In modern times, it’s common for people to have a will that outlines what will be done with their estate and who will get what. As Jacob comes upon his final hour, he gathers his sons and speaks his will prophetically and “blesses” each of his sons, the twelve tribes of Israel. Genesis 49:28 says, “All these are the twelve tribes of Israel. This is what their father said to them as he blessed them, blessing each with the blessing suitable to him.” Keyword: suitable! The word “bless” or “blessing” doesn’t appear until Jacob speaks to Joseph in Genesis 49:29. In reading through Jacob’s words to his sons, it appears that each are a curse (or consequence) with the exception being Joseph.

Imagine the scenario of reading someone’s will – someone of wealth who passes away. The family gathers around and there’s an excitement in the air. Each one is eager to find out what their blessing will be (how much they will get). As the will is read aloud, each one is deflated to learn that what they hoped for themselves was actually left to one while they were left with a favorite pen or worse, the reasons why nothing was left to them at all.

This is the scene in the last words of Jacob.
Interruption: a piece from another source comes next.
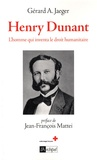 Gérard Jaeger - Henry Dunant - L'homme qui inventa le droit humanitaire.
He begins with Reuben, who lost the privileges granted to the firstborn son because he slept with (and possibly raped) Bilhah, his father’s concubine (Genesis 35:22) who Rachel gave to Jacob to bear children because she was baron (Genesis 30:3-8). What’s interesting is the text says Israel heard of it but at the time didn’t say anything. He’s saying something now!

He then speaks to Simeon and Levi who killed all the men in the city where their sister Dinah had been raped and captured all the now widowed women, their children, flocks, herds, whatever was in the city and in their houses. Jacob rebuked them at the time and now with his final breath, makes his final disapproval known.
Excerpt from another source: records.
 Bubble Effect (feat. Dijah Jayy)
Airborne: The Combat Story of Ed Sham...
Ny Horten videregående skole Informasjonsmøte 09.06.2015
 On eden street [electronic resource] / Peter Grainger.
After speaking to each of his sons, he gets to Joseph and speaks literal blessings to him saying “by the Almighty who will bless you with blessings of heaven above, blessings of the deep the crouches beneath, blessings of the breasts and of the womb. The blessings of your father are mighty beyond the blessings of my parents, up to the bounties of the everlasting hills. May they be on the head of Joseph, and on the brow of him who was set apart from his brothers” (Genesis 49:25-26).

That’s a lot of blessings after what Jacob just said to Joseph’s older brothers!
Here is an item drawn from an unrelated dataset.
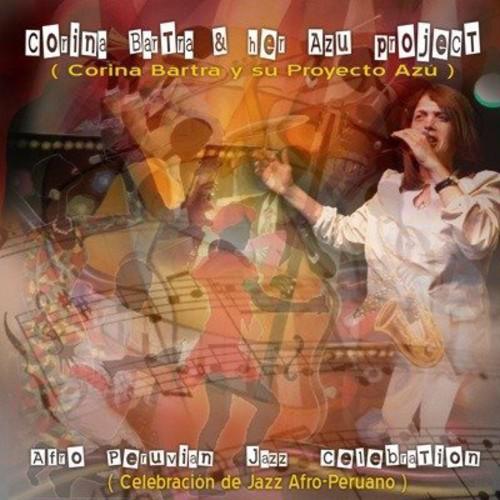 Afro Peruvian Jazz Celebrations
Joseph was set apart. He proved that time and time again in the most difficult circumstances. He didn’t let what others did to him define him. He didn’t blame them but instead saw God leading him and guiding him. He was a person of integrity and character and his actions spoke that out in the lives of many, including Pharaoh.

The chapter ends with Jacob asking to be buried in the same field and cave as his grandfather and grandmother, Abraham and Sarah and his mother and father, Isaac and Rebekah, and where he buried his wife, Leah. His final words were spoken and he breathed his last and was gathered to his people.

At the end of our lives, what will God say of us when his will is revealed?

Thank you for reading my daily online journal today. Far from commentaries these are just my initial thoughts after reflecting on what I’ve read from a chapter in God’s Word each morning. This not only helps me apply what I’ve read because I’m reflecting and sharing instead of only reading but it also allows me to encourage others to prayerfully consider doing the same.